◆ TAREAS:
(a) Resume de forma más breve el párrafo del texto sobre Santa Coleta que empieza con "No satisfecha con los muchos conventos antiguos" y conserva sus datos principales.
(b) Prolonga el texto sobre Santa Coleta a partir de su última oración.

◆ TEXTO PROPORCIONADO:
※ ※ ※

No satisfecha con los muchos conventos antiguos que redujo a la primitiva observancia, fundó de nuevo por sí misma diez y ocho con el título de Clarisas Pobres, por la pobreza evangélica que en ellos se profesaba. Fácil es comprender los sinsabores, las mortificaciones y los trabajos que la costaría introducir la reforma, luchando con costumbres arraigadas, tenidas por muy santas. Le dieron mucho que padecer seglares, religiosos y hasta prelados; pero todo lo llevó con valor y heroico sufrimiento, pensando siempre en el santo fin que perseguía.

De esta manera se fundó y propagó por toda Europa, aun en vida de Coleta, la famosa reforma, que fue como segundo nacimiento de la religión de Santa Clara. Hasta mediados del siglo pasado se conservaba el verdadero espíritu de su primitivo instituto en todo su vigor, y se veían resucitados en esos tiempos los grandes ejemplos de perfección, que admiraba el mundo en jóvenes ilustres de complexión deli­cada, las cuales, sepultadas en oscuro retiro, observaban los rigores de la penitencia, haciéndose invisibles a las criaturas y aspirando únicamente a ser vistas por los ojos del Creador. Esto se debió en parte al celo, a los sudores y a la virtud eminente de Santa Coleta.

Cuarenta años hacía que trabajaba en fundar por todas partes nuevas colonias de almas seráficas, cuando el Señor le dio a entender que se acercaba el fin de su gloriosa carrera. Hizo esfuerzos para renovar su fervor, y después de haber recibido con extraordinaria devoción los Sacramentos, entregó dulcemente su espíritu en manos de su Creador, en Gante, ciudad de Flandes, el 6 de Marzo del año 1446 (ahora obedeciendo el reinante verdadero Papa, Eugenio IV), a los sesenta y seis de edad, dejando a sus Hijas tan edificadas con sus heroicas virtudes, como afligidas por su dolorosa ausencia. Ilustró Dios en vida la santidad de su sierva con el don de profecía, y en muerte la declaró con la gracia de milagros. En el mismo siglo en que murió fue beatificada por el papa Sixto IV, por vivæ vocis oráculo, y Urbano VII, en el siglo XVII, dio licencia para que se celebre su fiesta en toda la religión de San Francisco.

Cada día obra el Señor nuevos milagros en el sepulcro de su sierva. Cuando se abrió el año 1536, por orden y en presencia del obispo de Sarepta, observó este, y lo hizo observar a los demás presentes, que chorreando agua la bóveda por todas partes, por su gran humedad, no caía una sola gota sobre las preciosas reliquias de Santa Coleta; y el paño de damasco blanco en que estaban envueltas se halló tan entero y tan fresco casi como en el día en que se puso. La canonizó el papa Pío VII, en 1807.

※ ※ ※

◆ MATERIAL REUNIDO:
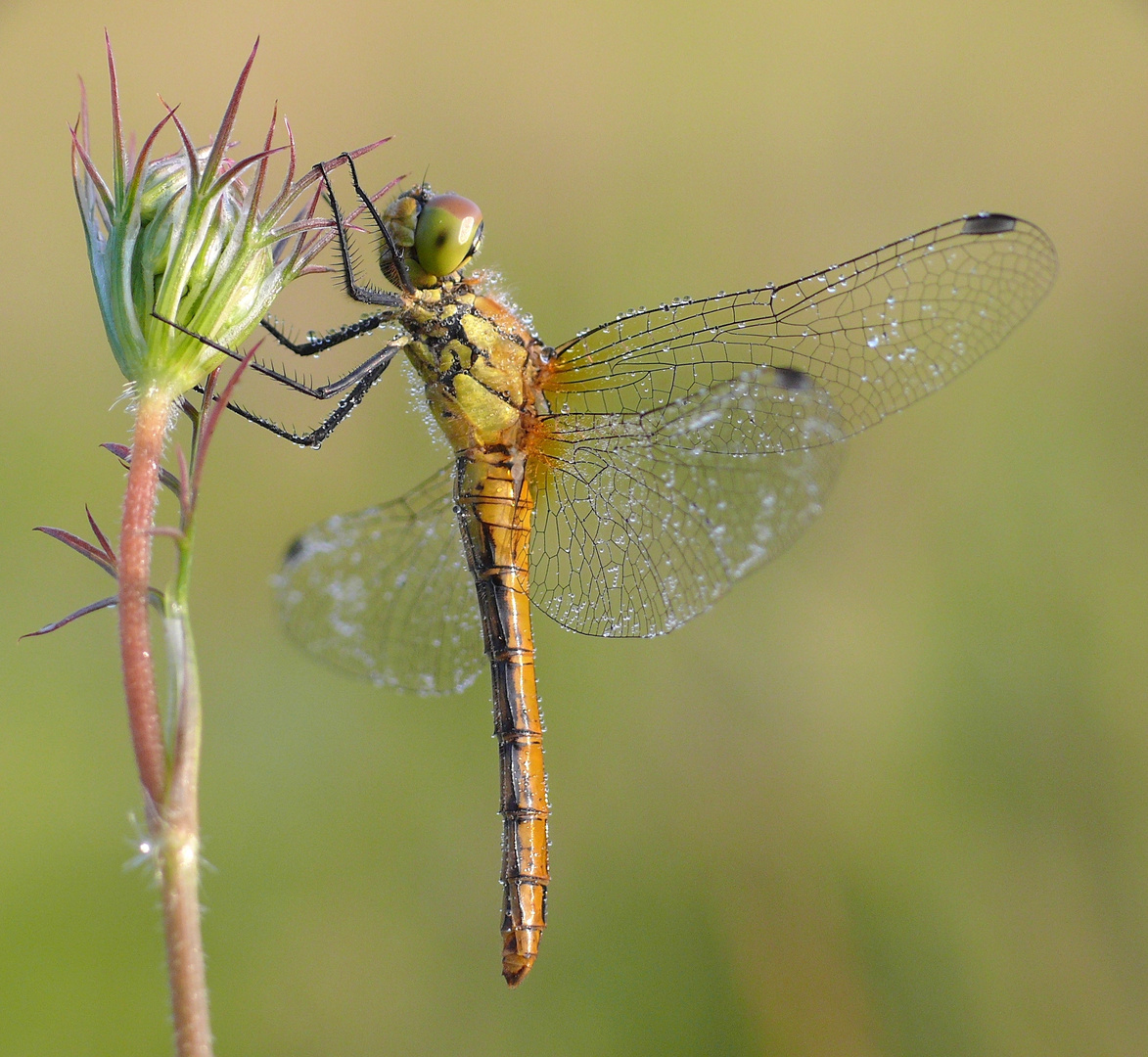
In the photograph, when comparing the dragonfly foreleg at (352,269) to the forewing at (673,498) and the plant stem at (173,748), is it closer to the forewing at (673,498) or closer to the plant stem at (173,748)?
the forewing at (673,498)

※ ※ ※

◆ RESPUESTAS POR TAREA:
(a) Además de devolver muchos conventos antiguos a la observancia primitiva, Coleta fundó dieciocho nuevos. Los llamó de Clarisas Pobres por la pobreza evangélica que en ellos se profesaba. Imponer la reforma contra costumbres arraigadas y tenidas por santas le costó muchos sinsabores. Sufrió la oposición de seglares, religiosos y hasta prelados, y lo soportó todo con valor, pensando en el santo fin que perseguía.

(b)
6 de marzo SANTAS PERPETUA Y FELICIDAD, MÁRTIRES

 


Giovanni Gottardi, Martirio de Santas Perpetua
y Felicidad 1780- 90, Pinacoteca Faenza


GLORIA DE ESTE DÍA. — La fiesta de estas dos ilustres heroínas de la fe cristiana correspondía en las iglesias que les fueron consagradas, al día siguiente del aniversario de su triunfo; pero la festividad de Santo Tomás de Aquino, el 7 de marzo, eclipsaba la de las dos mártires africanas. La santa Sede, al elevar en toda la Iglesia su festividad al grado de rito doble, mandó anticipar un día su solemnidad; por eso la Liturgia propone hoy a la admiración del lector cristiano el espectáculo de que fue testigo la ciudad de Cartago en el año 202 o 203. Nada hay más propio para hacernos comprender el verdadero espíritu del Evangelio, sobre el cual debemos reformar en estos días nuestros sentimientos y nuestra vida. Estas dos mujeres, estas dos madres, han soportado los mayores sacrificios; Dios les pide sus vidas y algo más que sus vidas; y obedecen con la sencillez y magnanimidad que hizo de Abrahán Padre de los creyentes.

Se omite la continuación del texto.